Kafue exudes a wildness that is hard to quantify, but sheer size is something to do with it. At more than 8,000 square miles, it’s about as big as Wales.

So while Murton focuses on rehabilitating the younger orphans at the nursery, Beattie has the daunting task of making the behemoth of a park secure for the older ones.

“Obviously a lot of time goes into rescuing orphan elephants, rehabilitating them, and getting them ready for the release phase back into the wild,” Beattie says. “So we need to make very sure that Kafue, and at very least the core release area, is safe from bush fires, from snares, and from poachers.”

Ranger Training and Support

In its additional capacity as an anti-poaching organization, GRI works closely with ZAWA and supports it in a multiplicity of ways.

“A lot of people focus on the wildlife, but we focus on the scouts,” says Beattie, who recognizes that the sophistication and robust nature of today’s poaching syndicates outstrips the wherewithal of wildlife officials.

So GRI supports and trains ZAWA men, providing rations, vehicles, uniforms, camps, technical advice, patrol analysis.

GRI aids in undercover work and investigation operations. “ZAWA is under resourced,” says Beattie, and can’t “secure the park in the way it should be secured. Which means there aren’t enough tourists. Which means there isn’t enough revenue. So organizations like ourselves need to come and play a supporting role.”

Recently, GRI set up what he believes is a very promising special operations unit, SAPU, comprised of two anti-poaching teams ready to be deployed at a moment’s notice to any of Kafue’s poaching hotspots.

According to Beattie, SAPU has recovered impressive quantities of ammunition, snares, automatic weaponry, raw ivory, and elephant bush meat, as well as prosecuted nearly 30 poachers, in just a few months.

GRI is also establishing a new radio network linking local safari lodges—a kind of 24-hour watch system that can communicate directly to ZAWA if any poaching incidents occur.

But Beattie, a Zimbabwean who trained in the British army and has conducted anti-poaching work in Cambodia, is a straight-shooting realist.

“We are teetering on a balance here. There are areas where there is poaching, and there are areas where it is under control.”

 

Will Released Orphans Live or Die?

In the 70s and 80s, Beattie says, poaching slashed Zambia’s elephant population by 80 percent. “We are nowhere close to what the poaching levels once were,” he says. “But if resources aren’t forthcoming, we will very quickly head back to those levels, without a doubt.”

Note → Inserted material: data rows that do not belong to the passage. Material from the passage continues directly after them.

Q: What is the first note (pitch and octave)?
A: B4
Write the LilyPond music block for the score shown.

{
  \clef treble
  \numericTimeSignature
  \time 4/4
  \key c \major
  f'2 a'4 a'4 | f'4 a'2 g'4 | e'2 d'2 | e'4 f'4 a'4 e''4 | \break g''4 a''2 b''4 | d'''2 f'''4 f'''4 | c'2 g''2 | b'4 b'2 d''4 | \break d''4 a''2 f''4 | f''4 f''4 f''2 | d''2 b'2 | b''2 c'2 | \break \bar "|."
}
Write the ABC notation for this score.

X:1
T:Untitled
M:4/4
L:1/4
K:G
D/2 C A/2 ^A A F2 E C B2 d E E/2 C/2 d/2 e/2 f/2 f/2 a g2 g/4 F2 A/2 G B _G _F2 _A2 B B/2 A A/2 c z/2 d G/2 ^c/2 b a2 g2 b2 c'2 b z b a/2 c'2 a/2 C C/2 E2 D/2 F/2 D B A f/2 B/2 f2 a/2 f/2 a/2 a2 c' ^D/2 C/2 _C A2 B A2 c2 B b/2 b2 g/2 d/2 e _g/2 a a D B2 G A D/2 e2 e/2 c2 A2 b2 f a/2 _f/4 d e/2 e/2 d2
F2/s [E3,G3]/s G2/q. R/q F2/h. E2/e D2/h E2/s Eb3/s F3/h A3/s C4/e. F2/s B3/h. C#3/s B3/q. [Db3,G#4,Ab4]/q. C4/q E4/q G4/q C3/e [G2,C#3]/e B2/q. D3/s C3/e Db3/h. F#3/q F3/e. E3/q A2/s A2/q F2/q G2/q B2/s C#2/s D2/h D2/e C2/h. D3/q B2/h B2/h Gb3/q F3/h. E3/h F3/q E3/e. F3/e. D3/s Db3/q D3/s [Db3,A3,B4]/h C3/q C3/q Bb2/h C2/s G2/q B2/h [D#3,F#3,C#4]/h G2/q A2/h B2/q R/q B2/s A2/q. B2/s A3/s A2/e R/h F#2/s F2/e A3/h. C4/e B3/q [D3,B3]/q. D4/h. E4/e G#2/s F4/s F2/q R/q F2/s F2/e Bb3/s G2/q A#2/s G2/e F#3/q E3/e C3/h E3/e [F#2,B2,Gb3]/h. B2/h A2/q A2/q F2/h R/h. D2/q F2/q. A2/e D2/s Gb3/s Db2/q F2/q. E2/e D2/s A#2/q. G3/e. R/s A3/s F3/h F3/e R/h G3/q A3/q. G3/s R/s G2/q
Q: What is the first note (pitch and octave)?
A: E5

That is the big, circular hitch: How can these orphan elephants, so painstakingly brought to physical and emotional health, be released into a wild that isn’t safe?

The question keeps Beattie up at night, and he knows he’s working against the clock. The “clock” being the eldest of the seven orphan elephants at Camp Phoenix, named Chodoba.

“Chodoba,” Beattie says, “was found by himself on death’s doorstep. He was very emaciated. The hyenas had pulled half his ears off. We all thought he was going to die.”

But now, years later, Chodoba is a healthy seven-year-old. He’s the first orphan in the project who shows signs of wanting to go back into the wild.

“We don’t force them to go back,” Beattie clarifies. “They go back when they’re ready. And like an elephant’s nature, which is to wander freely, they like to cover large distances in a day. So Chodoba is at that stage now. He doesn’t want to be confined. He spends his nights out. He still hovers around camp, but we aren’t sure how far he ventures away from it.” 

Given his current patterns, Beattie figures Chodoba will be more or less self-released in three years.

Which is exactly when Beattie thinks—hopes—the Kafue release area will be secure.

“I think at our current level of funding—and I’m sorry to harp on it, but it all links to that—it will take us another three years.” He pauses. “If we lose an elephant orphan, I might as well pack my bags and go home, wherever that may be. So, it has to be secure by then. Somehow, by hook or by crook, we will make it safe.”